Collected data entries:
==================================================

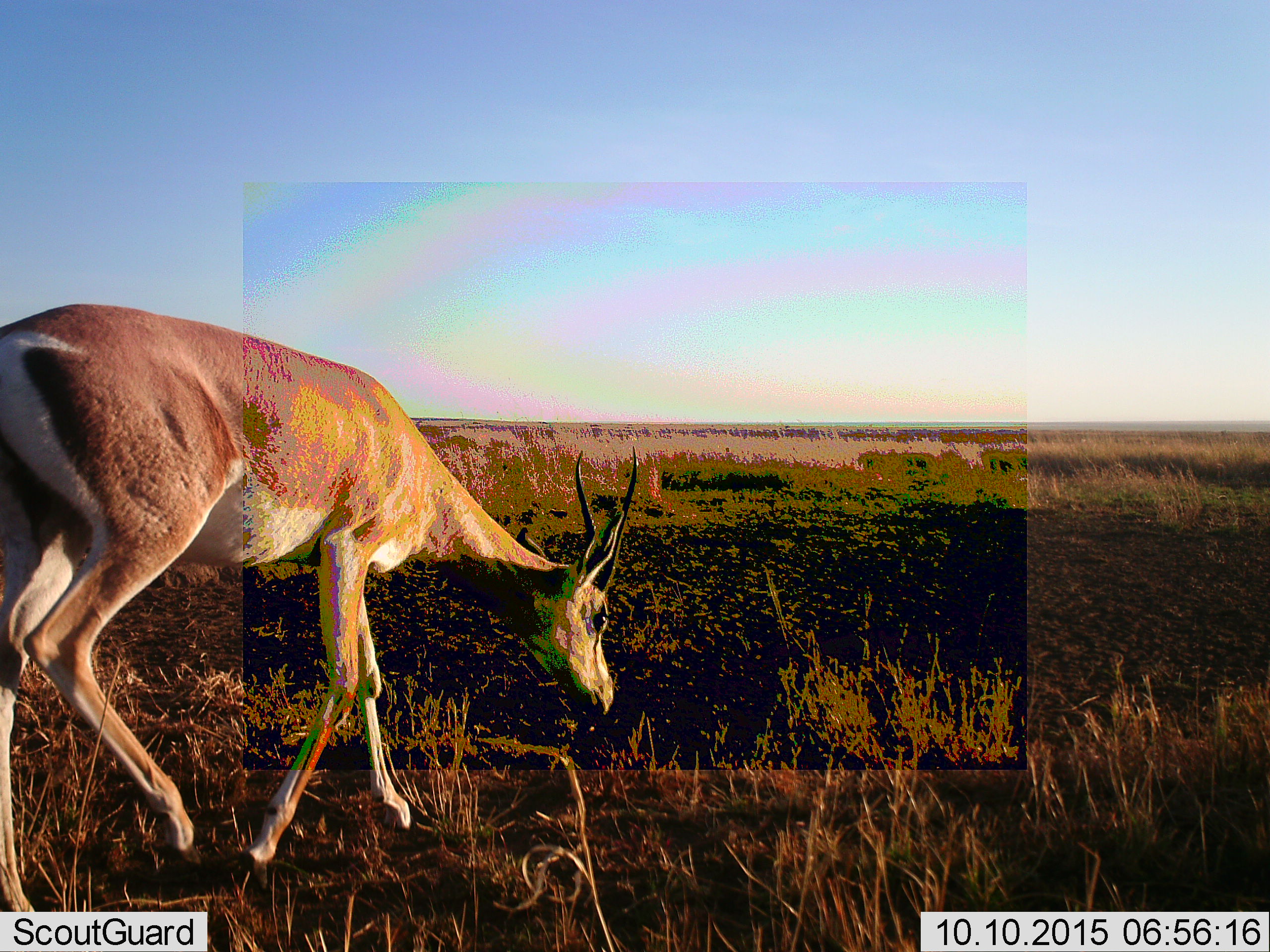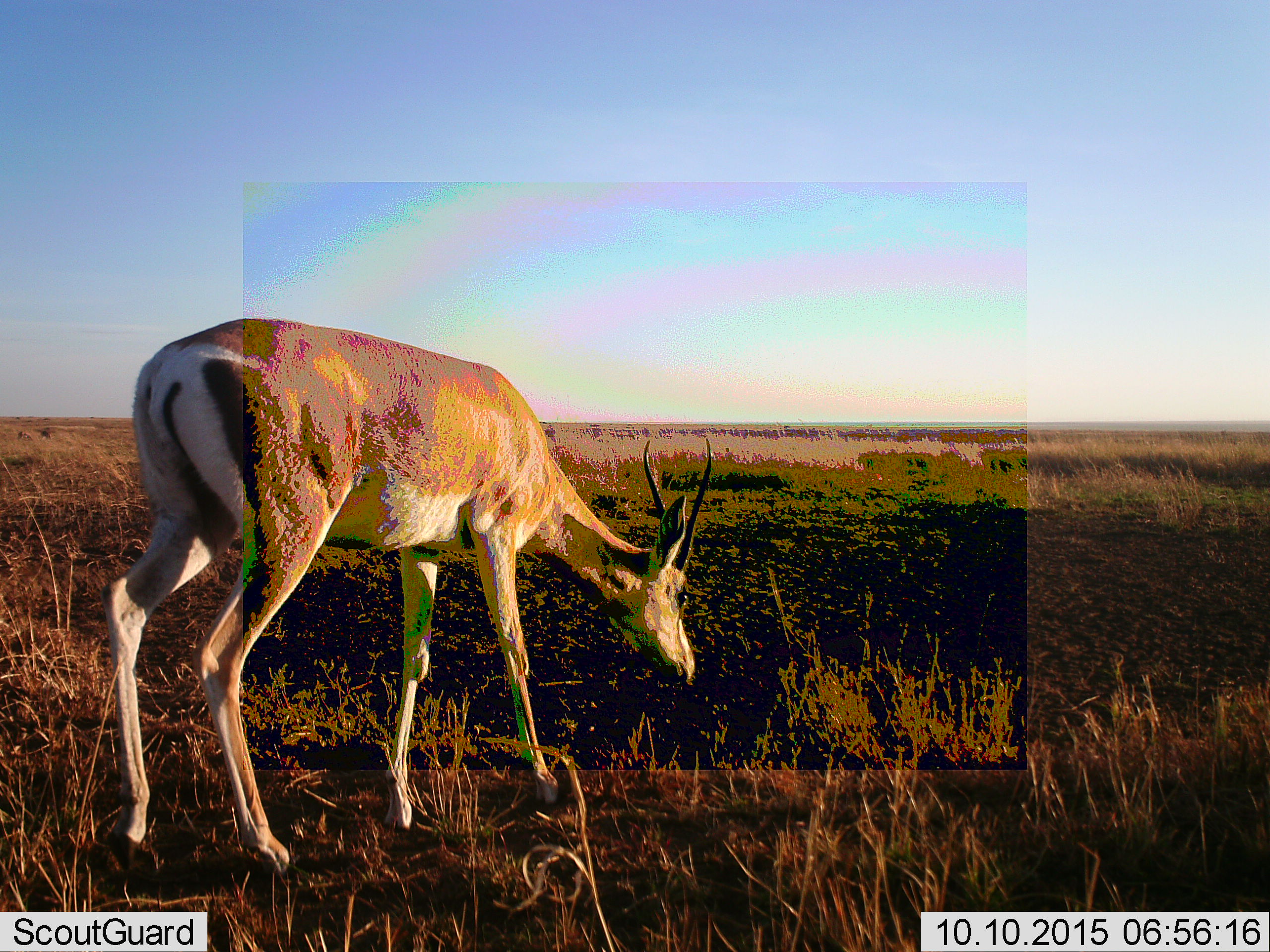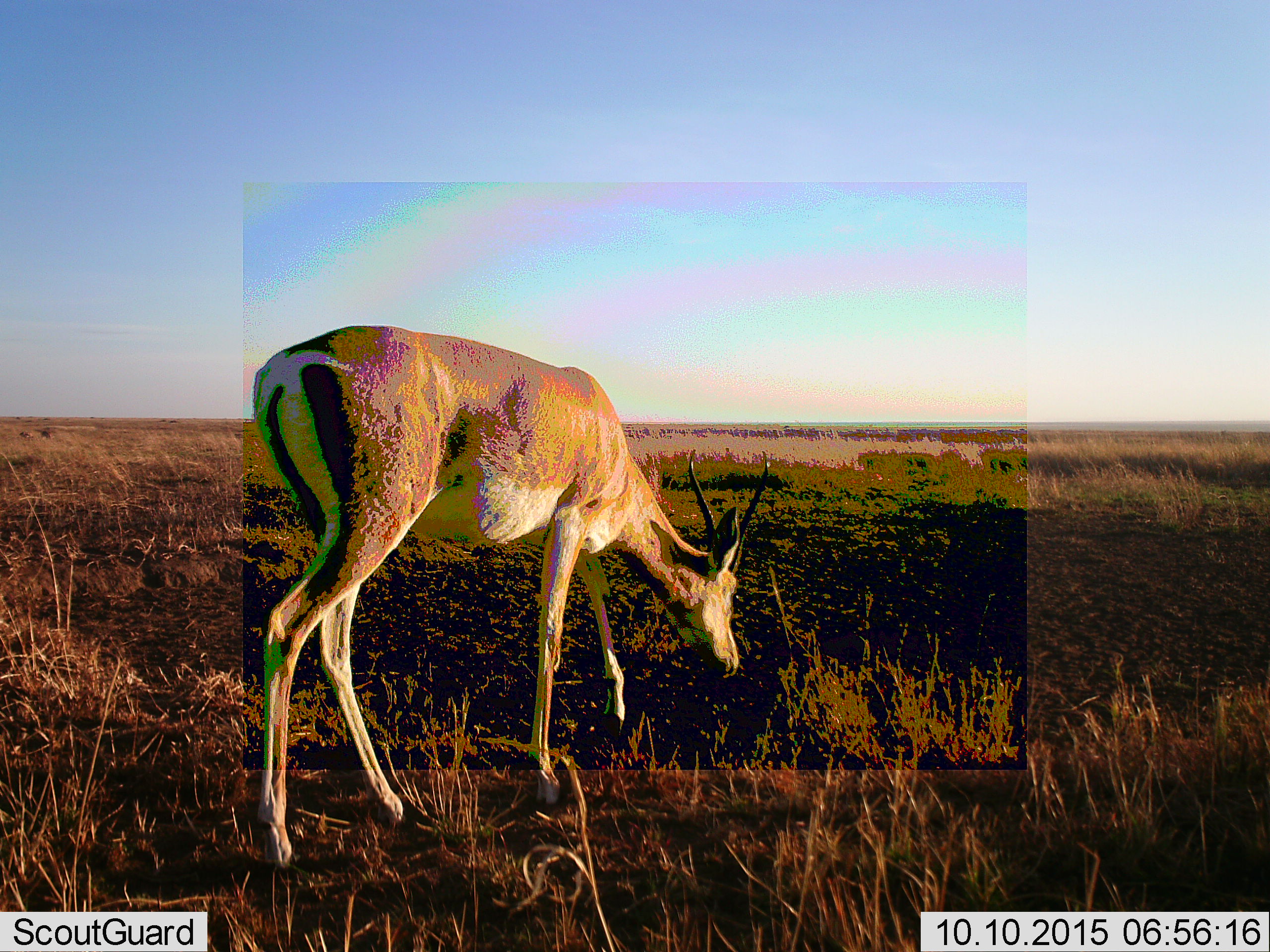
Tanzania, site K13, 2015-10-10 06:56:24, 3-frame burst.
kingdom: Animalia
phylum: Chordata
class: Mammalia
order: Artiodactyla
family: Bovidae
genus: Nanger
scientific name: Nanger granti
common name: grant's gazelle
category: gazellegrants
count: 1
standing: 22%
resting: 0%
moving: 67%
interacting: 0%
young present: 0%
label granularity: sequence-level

==================================================

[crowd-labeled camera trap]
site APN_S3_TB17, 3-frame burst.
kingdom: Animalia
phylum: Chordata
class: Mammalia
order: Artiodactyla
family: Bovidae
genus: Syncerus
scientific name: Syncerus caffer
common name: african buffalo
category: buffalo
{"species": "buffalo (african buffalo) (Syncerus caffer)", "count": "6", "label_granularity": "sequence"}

==================================================

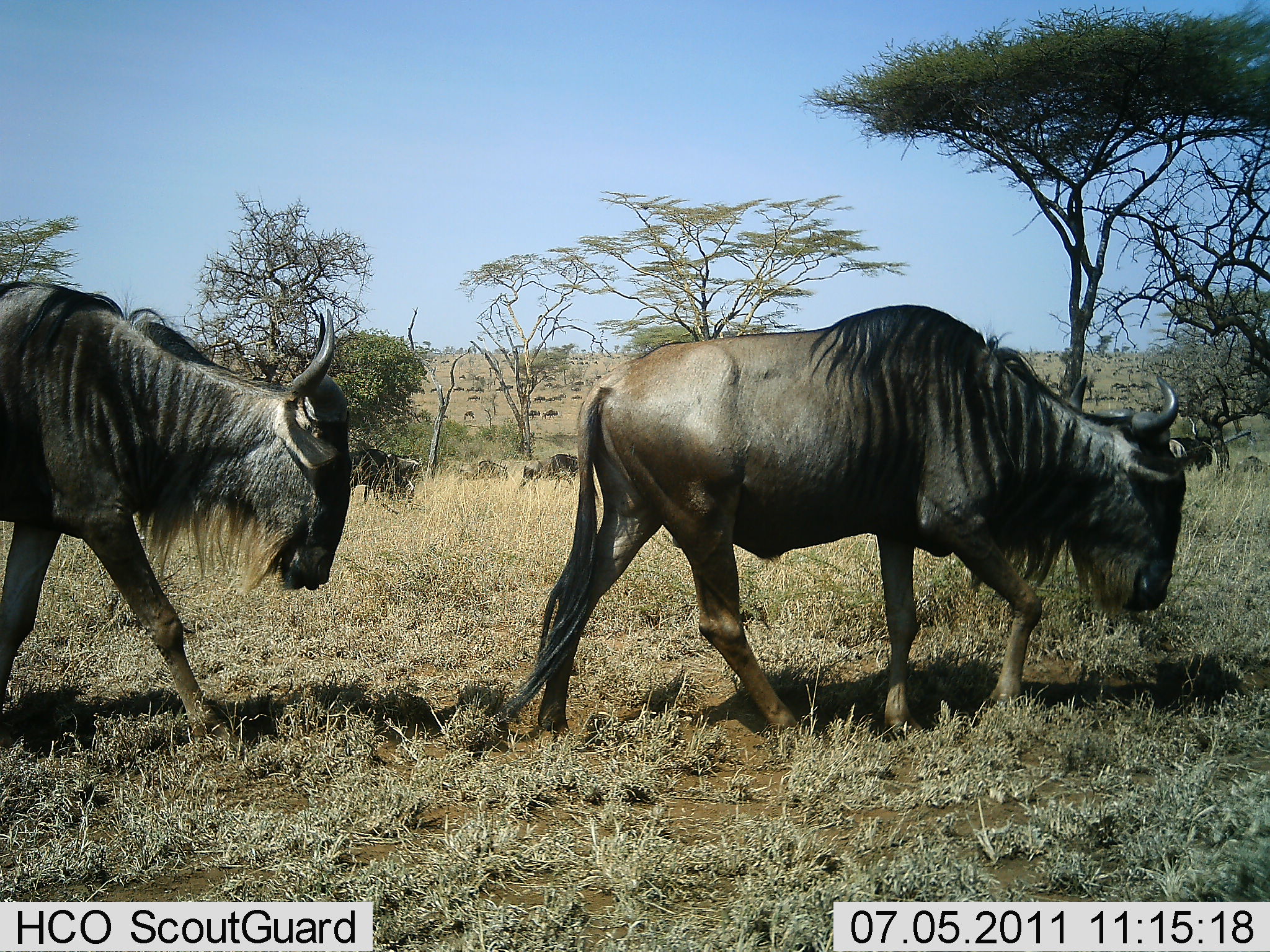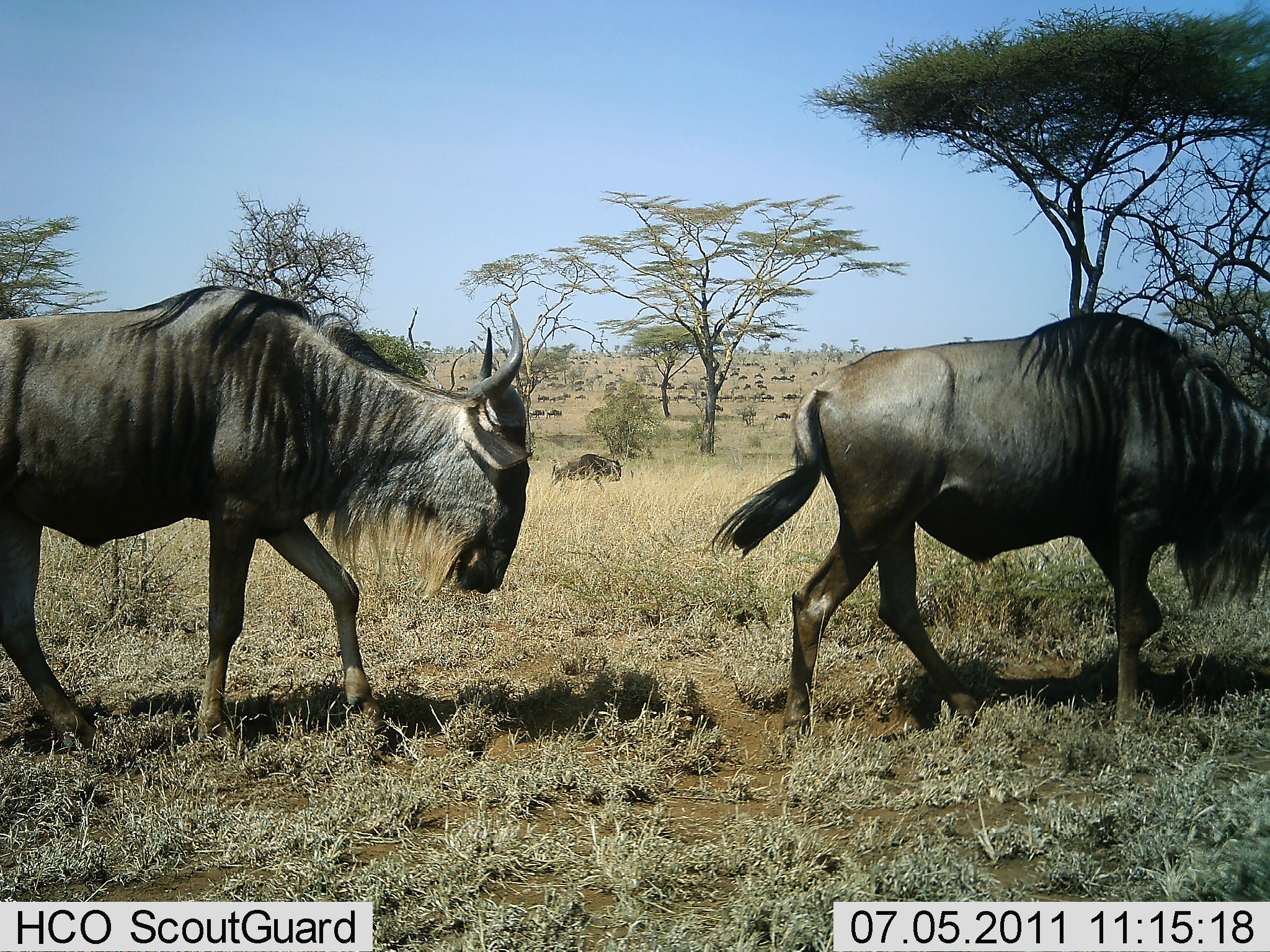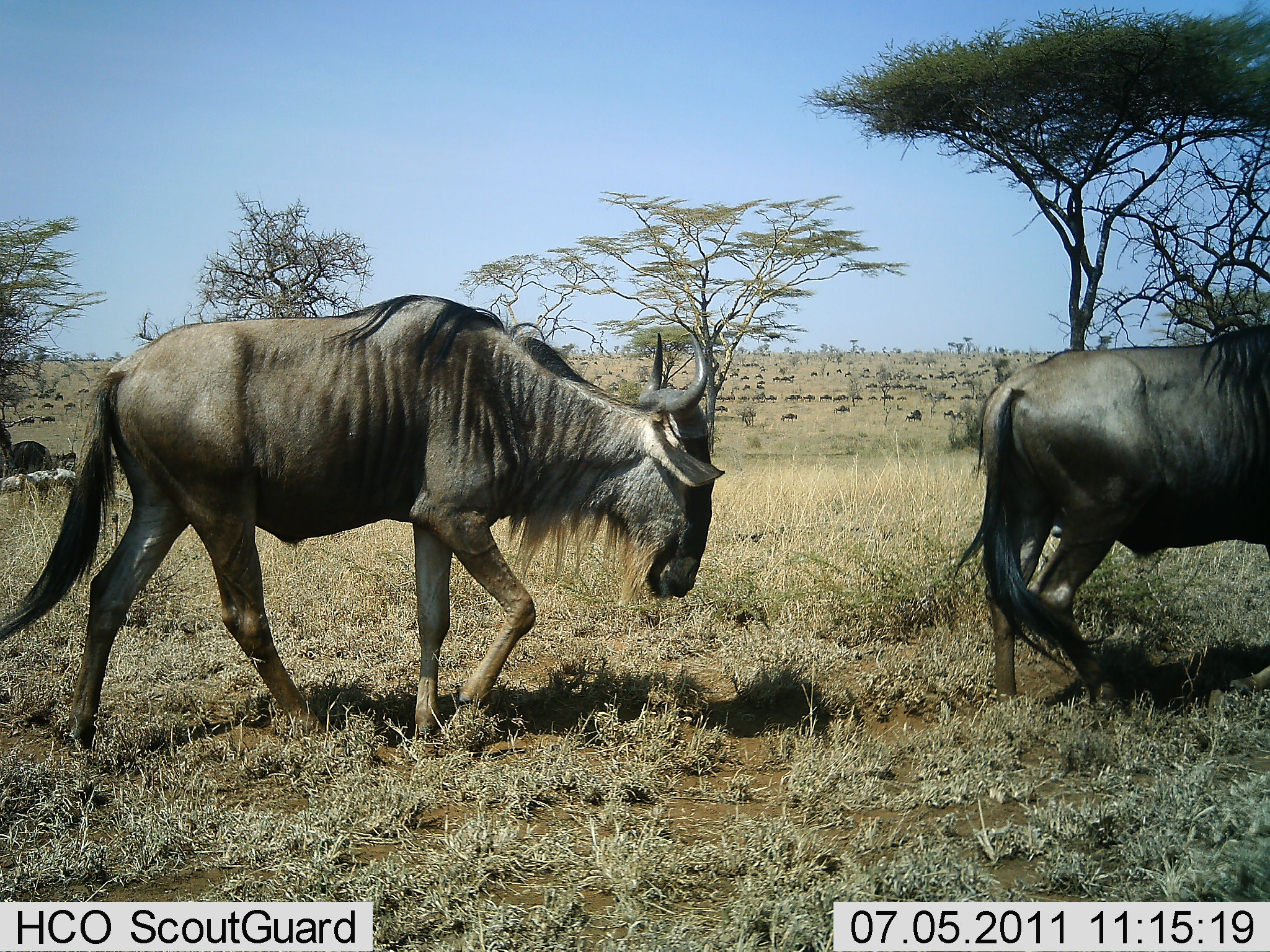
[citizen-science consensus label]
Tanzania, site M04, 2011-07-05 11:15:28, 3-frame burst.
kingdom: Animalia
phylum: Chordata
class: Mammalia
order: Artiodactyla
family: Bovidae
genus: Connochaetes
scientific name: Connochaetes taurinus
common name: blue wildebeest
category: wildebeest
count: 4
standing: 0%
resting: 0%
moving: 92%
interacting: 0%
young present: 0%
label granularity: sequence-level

==================================================

» **INSTRUCTIONS FOR THE TASK**:
Check each line above for the string "african" and show the ones that have it.

» **TASK ANSWER**:
common name: african buffalo
{"species": "buffalo (african buffalo) (Syncerus caffer)", "count": "6", "label_granularity": "sequence"}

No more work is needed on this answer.